To add a new built-in pattern:

  1. Choose the appropriate file in src/detection/patterns/
  2. Add a DetectionPattern object with:
    • Unique id
    • Descriptive name
    • Appropriate category
    • Precise pattern regex (avoid overly broad patterns)
    • redact function that replaces matched text
    • confidence level (low, medium, or high)
  3. Add tests in tests/patterns.test.ts
  4. Run bun test to verify no regressions

License

MIT License

Copyright (c) 2026 Töre Çağrı Uyar

Permission is hereby granted, free of charge, to any person obtaining a copy of this software and associated documentation files (the "Software"), to deal in the Software without restriction, including without limitation the rights to use, copy, modify, merge, publish, distribute, sublicense, and/or sell copies of the Software, and to permit persons to whom the Software is furnished to do so, subject to the following conditions:

The above copyright notice and this permission notice shall be included in all copies or substantial portions of the Software.

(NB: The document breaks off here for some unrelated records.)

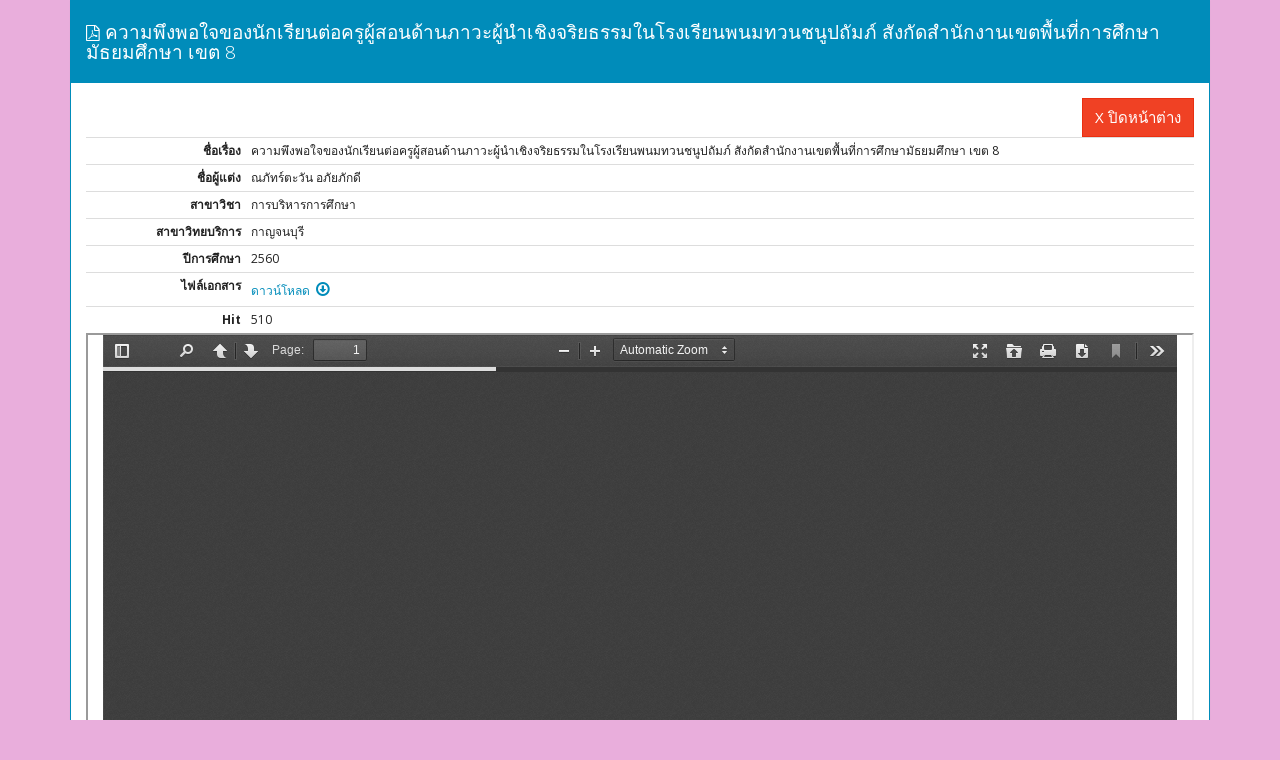

--- FILE ---
content_type: text/html; charset=UTF-8
request_url: http://www.edu-journal.ru.ac.th/index.php/abstractData/viewIndex/953.ru
body_size: 1491
content:
<!DOCTYPE html>
<html lang="en">
    <head>
        <meta http-equiv="content-type" content="text/html; charset=UTF-8">
        <meta charset="utf-8">
        <meta name="viewport" content="width=device-width, initial-scale=1" />
<link rel="stylesheet" type="text/css" href="/assets/c944cadf/bootstrap/css/bootstrap.min.css" />
<link rel="stylesheet" type="text/css" href="/assets/c944cadf/css/bootstrap-yii.css" />
<link rel="stylesheet" type="text/css" href="/assets/c944cadf/css/jquery-ui-bootstrap.css" />
<link rel="stylesheet" type="text/css" href="/assets/b491c76a/css/font-awesome.css" />
<link rel="stylesheet" type="text/css" href="/assets/343f15d2/css/font-awesome.css" />
<script type="text/javascript" src="/assets/b65b7d6c/jquery.js"></script>
<script type="text/javascript" src="/assets/c944cadf/bootstrap/js/bootstrap.min.js"></script>
<script type="text/javascript" src="/assets/c944cadf/js/bootstrap-noconflict.js"></script>
<script type="text/javascript" src="/assets/c944cadf/bootbox/bootbox.min.js"></script>
<script type="text/javascript" src="/assets/c944cadf/notify/notify.min.js"></script>
<title></title>
        <meta name="generator" content="Bootply" />
        <meta name="viewport" content="width=device-width, initial-scale=1, maximum-scale=1">
        <link href="/themes/bootply/css/bootstrap.min.css" rel="stylesheet">
        <link rel="stylesheet" type="text/css" href="/themes/bootply/css/styles.css" />

        <title>วารสารออนไลน์บัณฑิตศึกษา คณะศึกษาศาสตร์</title>
        <style>
            body{
                background: #e9aedc;
            }
        </style>
    </head>
    <body>
        <div class="container">
            <div class="row-fluid">
                <div class="panel panel-primary">
    <!-- Default panel contents -->
    <div class="panel-heading">
        <h4><i class="fa fa-file-pdf-o"></i> ความพึงพอใจของนักเรียนต่อครูผู้สอนด้านภาวะผู้นำเชิงจริยธรรมในโรงเรียนพนมทวนชนูปถัมภ์  สังกัดสำนักงานเขตพื้นที่การศึกษามัธยมศึกษา เขต 8</h4>
    </div>
    <div class="panel-body">
        <div class="text-right">
            <a href="#" class="btn btn-danger btn-large "  onclick = "javascript:self.close();">X ปิดหน้าต่าง</a>

        </div>
        <table class="detail-view table table-condensed" id="yw0"><tr class="odd"><th>ชื่อเรื่อง</th><td>ความพึงพอใจของนักเรียนต่อครูผู้สอนด้านภาวะผู้นำเชิงจริยธรรมในโรงเรียนพนมทวนชนูปถัมภ์  สังกัดสำนักงานเขตพื้นที่การศึกษามัธยมศึกษา เขต 8</td></tr>
<tr class="even"><th>ชื่อผู้แต่ง</th><td>ณภัทร์ตะวัน  อภัยภักดี</td></tr>
<tr class="odd"><th>สาขาวิชา</th><td>การบริหารการศึกษา   </td></tr>
<tr class="even"><th>สาขาวิทยบริการ</th><td>กาญจนบุรี</td></tr>
<tr class="odd"><th>ปีการศึกษา</th><td>2560</td></tr>
<tr class="even"><th>ไฟล์เอกสาร</th><td><a target="_blank" href="/AbstractPdf/2560-2-7_1510888499_5822476466.pdf">ดาวน์โหลด  &nbsp;<i class="icon-fa-download" ></i></a></td></tr>
<tr class="odd"><th>Hit</th><td>510</td></tr>
</table>                      <div class="row-fluid">
                                    <iframe  id="viewer" src = "/pdfjs/web/viewer.html?file=http://www.edu-journal.ru.ac.th/AbstractPdf/2560-2-7_1510888499_5822476466.pdf"  class="col-md-12" height="1200" allowfullscreen webkitallowfullscreen></iframe>

              </div>
              


    </div>

</div>            </div>
        </div>

    <script type="text/javascript">
/*<![CDATA[*/
jQuery(function($) {
jQuery('[data-toggle=popover]').popover();
jQuery('[data-toggle=tooltip]').tooltip();
});
/*]]>*/
</script>
</body>
</html>

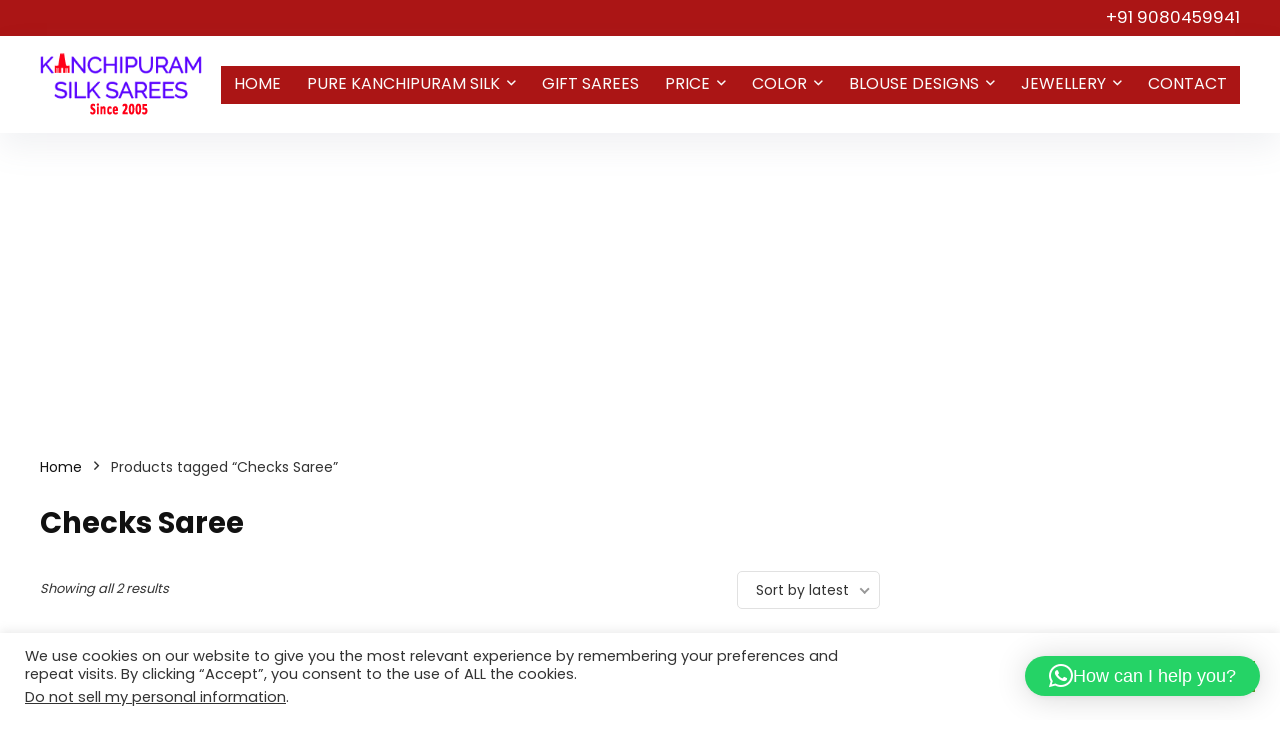

--- FILE ---
content_type: text/html; charset=utf-8
request_url: https://www.google.com/recaptcha/api2/aframe
body_size: 268
content:
<!DOCTYPE HTML><html><head><meta http-equiv="content-type" content="text/html; charset=UTF-8"></head><body><script nonce="Zezq1LWhe98zA89iPYZOeA">/** Anti-fraud and anti-abuse applications only. See google.com/recaptcha */ try{var clients={'sodar':'https://pagead2.googlesyndication.com/pagead/sodar?'};window.addEventListener("message",function(a){try{if(a.source===window.parent){var b=JSON.parse(a.data);var c=clients[b['id']];if(c){var d=document.createElement('img');d.src=c+b['params']+'&rc='+(localStorage.getItem("rc::a")?sessionStorage.getItem("rc::b"):"");window.document.body.appendChild(d);sessionStorage.setItem("rc::e",parseInt(sessionStorage.getItem("rc::e")||0)+1);localStorage.setItem("rc::h",'1769396421352');}}}catch(b){}});window.parent.postMessage("_grecaptcha_ready", "*");}catch(b){}</script></body></html>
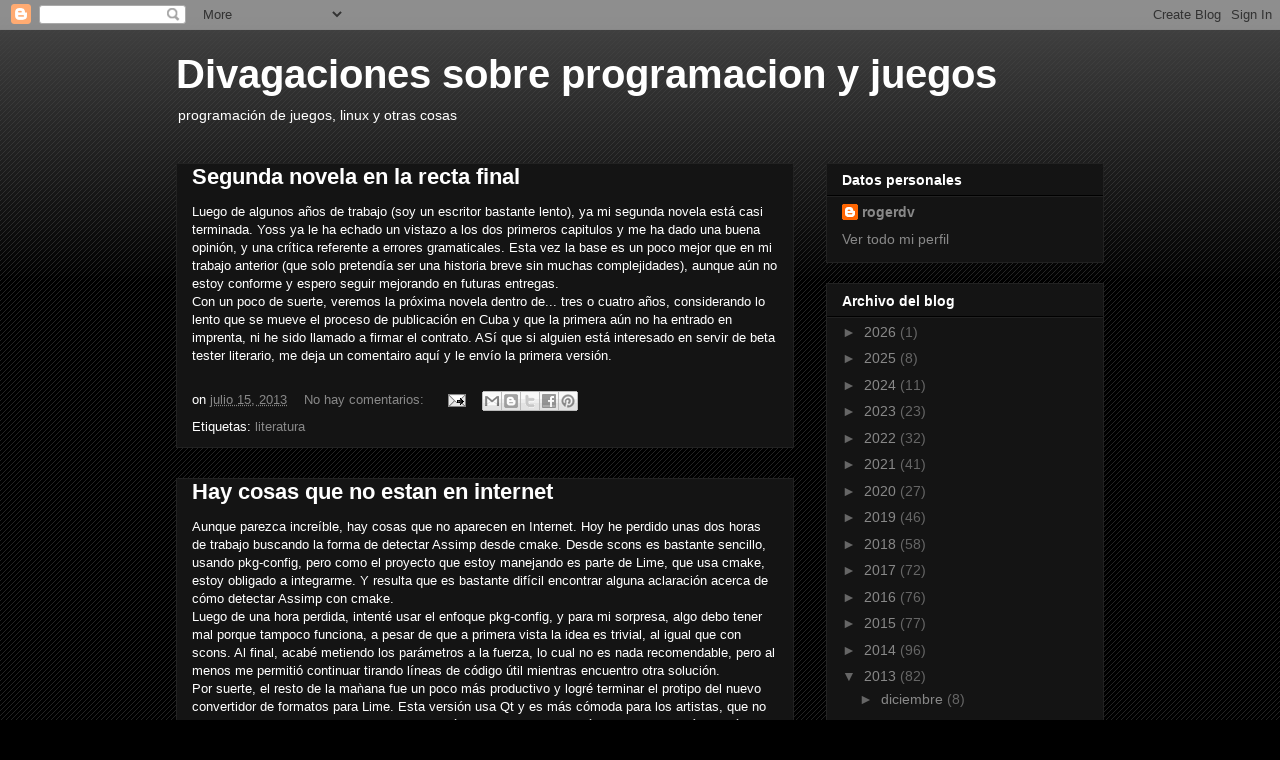

--- FILE ---
content_type: text/plain
request_url: https://www.google-analytics.com/j/collect?v=1&_v=j102&a=65666655&t=pageview&_s=1&dl=https%3A%2F%2Fdsgp.blogspot.com%2F2013%2F07%2F&ul=en-us%40posix&dt=Divagaciones%20sobre%20programacion%20y%20juegos%3A%20julio%202013&sr=1280x720&vp=1280x720&_u=IEBAAEABAAAAACAAI~&jid=2128233384&gjid=1099117433&cid=231274007.1769742349&tid=UA-63840-1&_gid=560684857.1769742349&_r=1&_slc=1&z=2089246705
body_size: -451
content:
2,cG-F39WRF3CD1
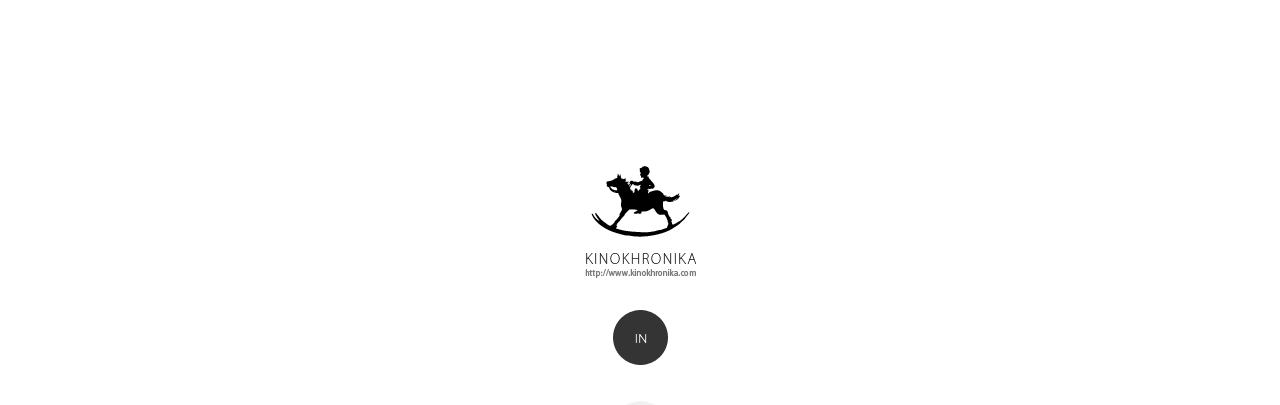

--- FILE ---
content_type: text/html
request_url: http://kinokhronika.com/
body_size: 676
content:
<!DOCTYPE html PUBLIC "-//W3C//DTD XHTML 1.0 Transitional//EN" "http://www.w3.org/TR/xhtml1/DTD/xhtml1-transitional.dtd">
<html xmlns="http://www.w3.org/1999/xhtml">
<head>
<meta http-equiv="Content-Type" content="text/html; charset=shift_jis" />

	<meta name="keywords" content="サウンドドラマ,CD,同人音楽,ボイスドラマ,ドラマCD">
	<meta name="description" content="KINOKHRONIKA サウンドドラマＣＤ">
	<meta name="robots" content="index,follow">

	<link href="kino/css/index.css" rel="stylesheet" type="text/css" media="all" />

	<script type="text/javascript" src="http://ajax.googleapis.com/ajax/libs/jquery/1.3.2/jquery.min.js"></script>
    <script type="text/javascript" src="kino/js/jquery.blend.js"></script>
    <script type="text/javascript">
        $(document).ready(function(){
            
            $("#indexin a").blend();
            
        });
    </script>

<title>∥　キ　ノ　フ　ロ　ニ　カ　∥ Sound Drama Create</title>
</head>

<body>

<div id="index">
	
	<p><img src="kino/images/indeximage.gif" /></p>
	<p><img src="kino/images/indexlogo.gif" alt="KINOKHRONIKA http://www.kinokhronika.com/" title="KINOKHRONIKA http://www.kinokhronika.com/" /></p>
	
	<div class="inimage" id="indexin">
		<p><a href="kino/top.html" id="in">IN</a></p>
	</div>
	
	<p><img src="kino/images/indexin_mirror.gif" /></p>
</div>

</body>
</html>


--- FILE ---
content_type: text/css
request_url: http://kinokhronika.com/kino/css/index.css
body_size: 302
content:
/* CSS Document */

body {
	margin:0 auto;
	text-align:center;
}

img {
	border:0;
}

#index {
	text-align:center;
	margin:0 auto;
	padding:150px;
}

.inimage { 
	overflow:auto;
	clear:both;
	margin-bottom:20px;
}
        
.inimage a{
	display:block;
	text-indent:-9999px;
	width:55px;
	height:55px;
	margin-right:7px;
	background-image:url(../images/indexin.gif);
	background-repeat:no-repeat;
	cursor:pointer;
}
        
#in {
	background-position:0 0;
	margin:0 auto;
}

#in:hover,#in.hover {
	background-position:0 -55px;
	margin:0 auto;
}

--- FILE ---
content_type: application/javascript
request_url: http://kinokhronika.com/kino/js/jquery.blend.js
body_size: 1328
content:
/*
	jQuery Blend v1.2
	(c) 2009 Jack Moore - www.colorpowered.com - jack@colorpowered.com
	Licensed under the MIT license: http://www.opensource.org/licenses/mit-license.php
*/
(function($){
    /*
        Blend creates a 2nd layer on top of the target element.
        This layer is faded in and out to create the effect.  The orignal, bottom layer
        has it's class set to 'hover' and remains that way for the duration to
        keep the CSS :hover state from being apparent when the object is moused-over.
    */
    
    $.fn.blend = function(options, callback) {
	// Disable Blend for FireFox 2 because of a bug that does not allow JavaScript
	// to retrieve the CSS background position.
	// More info: https://bugzilla.mozilla.org/show_bug.cgi?id=316981
	if ($.browser.mozilla && (parseFloat($.browser.version) < 1.9)) { return this; }
	
	var settings = $.extend({}, $.fn.blend.settings, options);
        $(this).each(function(){    
	    var $this = $(this),
		$target = $(settings.target ? settings.target : this),
		$hover,
		target = [],
		i,
		length,
		style = {},
		active = false,
		out = 0,
		opacity = settings.opacity,
		bg = 'background-',
		properties = [
		    bg+'color',
		    bg+'image',
		    bg+'repeat',
		    bg+'attachment',
		    bg+'position',
		    bg+'position-x',
		    bg+'position-y',
		];
	    
	    length = properties.length;
	    
	    if($target[0].style.position != 'absolute'){
		$target.css({position:'relative'});   
	    }
	    
	    if(!$target.hasClass('hover')){
		$target.wrapInner('<div style="position:relative" />');
	    }
	    
	    for (i=0; i<length; i++){
		target[i] = $target.css(properties[i]);
	    }
	    
	    $target.addClass("hover");
	    
	    style = {};
		style.position='absolute';
		style.top=0;
		style.left=0;
		style.width=$target.width();
		style.height=$target.height();
		for (i=0; i<length; i++){
		    style[properties[i]] = $target.css(properties[i]);
		}
		
	    //checks to see if blend has already been applied to an element.
	    if($target.find(".jsblend").length === 0){
		$hover = $('<div class="jsblend" />').css(style);
		
		if(settings.top){
		    $hover.appendTo($target);
		} else {
		    $hover.prependTo($target);
		}
	    } else {
		$hover = $target.find(".jsblend");
	    }
	    
	    style = {};
		for (i=0; i<length; i++){
		    style[properties[i]] = target[i];
		}
	    
	    $target.css(style);
	    
	    if(settings.reverse){
		out = settings.opacity;
		opacity = 0;
	    }
	    $hover.css({opacity:out});
	    
	    function pulse(o){
		if(active){
		    $hover.fadeTo(settings.speed, o, function(){
			pulse(o==out?opacity:out);
		    });
		}
	    }
	    
	    if(settings.pulse && settings.active){
		active = true;
		pulse(opacity);
	    } else if(settings.pulse){
		$this.hover(function(){
		    active = true;
		    pulse(opacity);
		}, function(){
		    active = false;
		    $hover.stop(true).fadeTo(settings.speed, out);
		});
	    } else {
		$this.hover(function(){
		    $hover.stop().fadeTo(settings.speed, opacity);
		}, function(){
		    $hover.stop().fadeTo(settings.speed, out);
		});
	    }
	    
	});
        return this;
    };
    
    $.fn.blend.settings = {
        speed : 500,
        opacity : 1,
        target : false,
        reverse : false,
	pulse : false,
	active : false,
	top : false
    };
    
})(jQuery);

THE SOFTWARE IS PROVIDED "AS IS", WITHOUT WARRANTY OF ANY KIND, EXPRESS OR IMPLIED, INCLUDING BUT NOT LIMITED TO THE WARRANTIES OF MERCHANTABILITY, FITNESS FOR A PARTICULAR PURPOSE AND NONINFRINGEMENT. IN NO EVENT SHALL THE AUTHORS OR COPYRIGHT HOLDERS BE LIABLE FOR ANY CLAIM, DAMAGES OR OTHER LIABILITY, WHETHER IN AN ACTION OF CONTRACT, TORT OR OTHERWISE, ARISING FROM, OUT OF OR IN CONNECTION WITH THE SOFTWARE OR THE USE OR OTHER DEALINGS IN THE SOFTWARE.